Excerpt to read:
------------------------------------------------

Subject: Re: gif(4) and gre(4) interact poorly with dynamic routing
To: None <tech-net@NetBSD.org>
From: David Young <dyoung@pobox.com>
List: tech-net
Date: 09/25/2004 18:19:15
On Sat, Sep 25, 2004 at 07:11:05PM +0000, Michael van Elst wrote:
> carton@Ivy.NET (Miles Nordin) writes:
>
> >The problem is, when one of these loopback aliases I've used for the
> >tunnel outer destination becomes unreachable and then comes back, the
> >tunnel stops working and then stays broken. Here's a typescript from
> >a gif tunnel that broke when I rebooted its endpoint. gif seems to be
> >the less quirky of gif and gre, in that I can get the tunnel working
> >by changing the outer destination to a different address and change it
> >back, on the endpoint that was not rebooted:
>
> gif and gre cache the route to the destination when configured and
> this cache isn't invalidated when the routing table changes.
This is going to come up again and again. In fact, it already has!

------------------------------------------------

To be done:
1) Answer these questions about the mailing-list reply on gif and gre tunnels:
(a) Who sent the reply?
(b) What did Miles Nordin reboot, causing a gif tunnel to break?
(c) According to Michael van Elst, what do gif and gre cache when they are configured?
2) Can you continue the mailing-list reply on gif and gre tunnels, starting after its last sentence?
The records after this point come from a separate, unrelated source.

Extracted material:

------------------------------------------------

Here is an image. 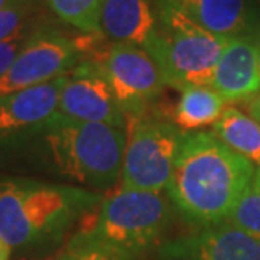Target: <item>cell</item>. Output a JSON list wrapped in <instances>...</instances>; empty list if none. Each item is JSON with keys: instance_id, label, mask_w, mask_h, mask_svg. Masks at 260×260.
Returning a JSON list of instances; mask_svg holds the SVG:
<instances>
[{"instance_id": "obj_6", "label": "cell", "mask_w": 260, "mask_h": 260, "mask_svg": "<svg viewBox=\"0 0 260 260\" xmlns=\"http://www.w3.org/2000/svg\"><path fill=\"white\" fill-rule=\"evenodd\" d=\"M120 186L162 193L173 176L184 130L154 113L127 117Z\"/></svg>"}, {"instance_id": "obj_26", "label": "cell", "mask_w": 260, "mask_h": 260, "mask_svg": "<svg viewBox=\"0 0 260 260\" xmlns=\"http://www.w3.org/2000/svg\"><path fill=\"white\" fill-rule=\"evenodd\" d=\"M253 2H255V5L260 9V0H253Z\"/></svg>"}, {"instance_id": "obj_19", "label": "cell", "mask_w": 260, "mask_h": 260, "mask_svg": "<svg viewBox=\"0 0 260 260\" xmlns=\"http://www.w3.org/2000/svg\"><path fill=\"white\" fill-rule=\"evenodd\" d=\"M226 221L260 238V184L255 179L237 201Z\"/></svg>"}, {"instance_id": "obj_18", "label": "cell", "mask_w": 260, "mask_h": 260, "mask_svg": "<svg viewBox=\"0 0 260 260\" xmlns=\"http://www.w3.org/2000/svg\"><path fill=\"white\" fill-rule=\"evenodd\" d=\"M51 260H128L120 253L110 250L85 232L76 230L75 235Z\"/></svg>"}, {"instance_id": "obj_23", "label": "cell", "mask_w": 260, "mask_h": 260, "mask_svg": "<svg viewBox=\"0 0 260 260\" xmlns=\"http://www.w3.org/2000/svg\"><path fill=\"white\" fill-rule=\"evenodd\" d=\"M10 253H12V248H10L7 243L0 238V260H9Z\"/></svg>"}, {"instance_id": "obj_21", "label": "cell", "mask_w": 260, "mask_h": 260, "mask_svg": "<svg viewBox=\"0 0 260 260\" xmlns=\"http://www.w3.org/2000/svg\"><path fill=\"white\" fill-rule=\"evenodd\" d=\"M29 34H20V36H17V38H12L9 41L0 43V78L9 71L10 64L14 63V59L17 58L19 51L22 49L24 43L27 41Z\"/></svg>"}, {"instance_id": "obj_9", "label": "cell", "mask_w": 260, "mask_h": 260, "mask_svg": "<svg viewBox=\"0 0 260 260\" xmlns=\"http://www.w3.org/2000/svg\"><path fill=\"white\" fill-rule=\"evenodd\" d=\"M58 113L76 122L127 127V117L118 105L107 78L93 61H81L64 75Z\"/></svg>"}, {"instance_id": "obj_4", "label": "cell", "mask_w": 260, "mask_h": 260, "mask_svg": "<svg viewBox=\"0 0 260 260\" xmlns=\"http://www.w3.org/2000/svg\"><path fill=\"white\" fill-rule=\"evenodd\" d=\"M171 215L169 196L120 186L83 218L78 230L122 257L135 260L162 242Z\"/></svg>"}, {"instance_id": "obj_16", "label": "cell", "mask_w": 260, "mask_h": 260, "mask_svg": "<svg viewBox=\"0 0 260 260\" xmlns=\"http://www.w3.org/2000/svg\"><path fill=\"white\" fill-rule=\"evenodd\" d=\"M213 134L233 152L260 166V123L238 108H226L213 123Z\"/></svg>"}, {"instance_id": "obj_24", "label": "cell", "mask_w": 260, "mask_h": 260, "mask_svg": "<svg viewBox=\"0 0 260 260\" xmlns=\"http://www.w3.org/2000/svg\"><path fill=\"white\" fill-rule=\"evenodd\" d=\"M12 2H15V0H0V9L7 7V5H10Z\"/></svg>"}, {"instance_id": "obj_7", "label": "cell", "mask_w": 260, "mask_h": 260, "mask_svg": "<svg viewBox=\"0 0 260 260\" xmlns=\"http://www.w3.org/2000/svg\"><path fill=\"white\" fill-rule=\"evenodd\" d=\"M88 53V61L100 68L125 117L147 112L164 91L162 73L144 48L112 43L103 49L91 46Z\"/></svg>"}, {"instance_id": "obj_11", "label": "cell", "mask_w": 260, "mask_h": 260, "mask_svg": "<svg viewBox=\"0 0 260 260\" xmlns=\"http://www.w3.org/2000/svg\"><path fill=\"white\" fill-rule=\"evenodd\" d=\"M213 90L228 102H248L260 91V44L252 34L230 38L215 68Z\"/></svg>"}, {"instance_id": "obj_2", "label": "cell", "mask_w": 260, "mask_h": 260, "mask_svg": "<svg viewBox=\"0 0 260 260\" xmlns=\"http://www.w3.org/2000/svg\"><path fill=\"white\" fill-rule=\"evenodd\" d=\"M257 166L221 142L213 132H184L168 196L198 228L226 221L253 183Z\"/></svg>"}, {"instance_id": "obj_22", "label": "cell", "mask_w": 260, "mask_h": 260, "mask_svg": "<svg viewBox=\"0 0 260 260\" xmlns=\"http://www.w3.org/2000/svg\"><path fill=\"white\" fill-rule=\"evenodd\" d=\"M248 115L260 123V95L253 96L252 100H248Z\"/></svg>"}, {"instance_id": "obj_3", "label": "cell", "mask_w": 260, "mask_h": 260, "mask_svg": "<svg viewBox=\"0 0 260 260\" xmlns=\"http://www.w3.org/2000/svg\"><path fill=\"white\" fill-rule=\"evenodd\" d=\"M102 200L78 186L0 174V238L14 252H43L63 240Z\"/></svg>"}, {"instance_id": "obj_5", "label": "cell", "mask_w": 260, "mask_h": 260, "mask_svg": "<svg viewBox=\"0 0 260 260\" xmlns=\"http://www.w3.org/2000/svg\"><path fill=\"white\" fill-rule=\"evenodd\" d=\"M155 15L157 27L145 51L157 63L166 86L181 91L210 86L230 38L201 29L169 0H155Z\"/></svg>"}, {"instance_id": "obj_12", "label": "cell", "mask_w": 260, "mask_h": 260, "mask_svg": "<svg viewBox=\"0 0 260 260\" xmlns=\"http://www.w3.org/2000/svg\"><path fill=\"white\" fill-rule=\"evenodd\" d=\"M63 80L59 76L44 85L0 95V144L38 128L58 112Z\"/></svg>"}, {"instance_id": "obj_15", "label": "cell", "mask_w": 260, "mask_h": 260, "mask_svg": "<svg viewBox=\"0 0 260 260\" xmlns=\"http://www.w3.org/2000/svg\"><path fill=\"white\" fill-rule=\"evenodd\" d=\"M226 110V100L211 86H191L181 91L171 117L181 130L213 125Z\"/></svg>"}, {"instance_id": "obj_25", "label": "cell", "mask_w": 260, "mask_h": 260, "mask_svg": "<svg viewBox=\"0 0 260 260\" xmlns=\"http://www.w3.org/2000/svg\"><path fill=\"white\" fill-rule=\"evenodd\" d=\"M255 181L260 184V166H257V173H255Z\"/></svg>"}, {"instance_id": "obj_13", "label": "cell", "mask_w": 260, "mask_h": 260, "mask_svg": "<svg viewBox=\"0 0 260 260\" xmlns=\"http://www.w3.org/2000/svg\"><path fill=\"white\" fill-rule=\"evenodd\" d=\"M157 27L152 0H105L100 15V34L112 43L147 48Z\"/></svg>"}, {"instance_id": "obj_1", "label": "cell", "mask_w": 260, "mask_h": 260, "mask_svg": "<svg viewBox=\"0 0 260 260\" xmlns=\"http://www.w3.org/2000/svg\"><path fill=\"white\" fill-rule=\"evenodd\" d=\"M125 140L122 127L76 122L56 112L38 128L0 144V169L44 173L107 191L120 181Z\"/></svg>"}, {"instance_id": "obj_14", "label": "cell", "mask_w": 260, "mask_h": 260, "mask_svg": "<svg viewBox=\"0 0 260 260\" xmlns=\"http://www.w3.org/2000/svg\"><path fill=\"white\" fill-rule=\"evenodd\" d=\"M201 29L221 38L252 34L255 14L248 0H169Z\"/></svg>"}, {"instance_id": "obj_20", "label": "cell", "mask_w": 260, "mask_h": 260, "mask_svg": "<svg viewBox=\"0 0 260 260\" xmlns=\"http://www.w3.org/2000/svg\"><path fill=\"white\" fill-rule=\"evenodd\" d=\"M36 12L34 0H15L0 9V43L30 32V19Z\"/></svg>"}, {"instance_id": "obj_8", "label": "cell", "mask_w": 260, "mask_h": 260, "mask_svg": "<svg viewBox=\"0 0 260 260\" xmlns=\"http://www.w3.org/2000/svg\"><path fill=\"white\" fill-rule=\"evenodd\" d=\"M78 41L53 29H38L29 34L9 71L0 78V95L44 85L64 76L80 63Z\"/></svg>"}, {"instance_id": "obj_17", "label": "cell", "mask_w": 260, "mask_h": 260, "mask_svg": "<svg viewBox=\"0 0 260 260\" xmlns=\"http://www.w3.org/2000/svg\"><path fill=\"white\" fill-rule=\"evenodd\" d=\"M51 12L86 36L100 34V15L105 0H46Z\"/></svg>"}, {"instance_id": "obj_10", "label": "cell", "mask_w": 260, "mask_h": 260, "mask_svg": "<svg viewBox=\"0 0 260 260\" xmlns=\"http://www.w3.org/2000/svg\"><path fill=\"white\" fill-rule=\"evenodd\" d=\"M168 260H260V238L228 221L201 226L162 248Z\"/></svg>"}]
</instances>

------------------------------------------------

Set of answers:
1)
(a) David Young
(b) The tunnel's endpoint
(c) The route to the destination

2)
It doesn't look to me like it is a hard problem to fix. In a discussion
on tech-net, somebody suggested that we use sequence numbers for the
purpose. Let rtalloc compare a sequence number ro_seqno in the struct
route with a sequence number ro_rt->rt_seqno in the cached rtentry to
find out if the rtentry is out of date. Increase by one the rt_seqno
field of changed/added routes and all of its ancestors. When rtalloc
finds ro_seqno != ro_rt->rt_seqno, it knows that the cached route is
potentially out-of-date, so it calls rtalloc1 to look up the route again,
and copies ro_rt->rt_seqno into ro_seqno. If ro_seqno == ro_rt->rt_seqno,
then the cached route is valid (modulo wrap-around!). I'm not sure
how to deal with wrap-around, but it seems like that was part of the
discussion on tech-net.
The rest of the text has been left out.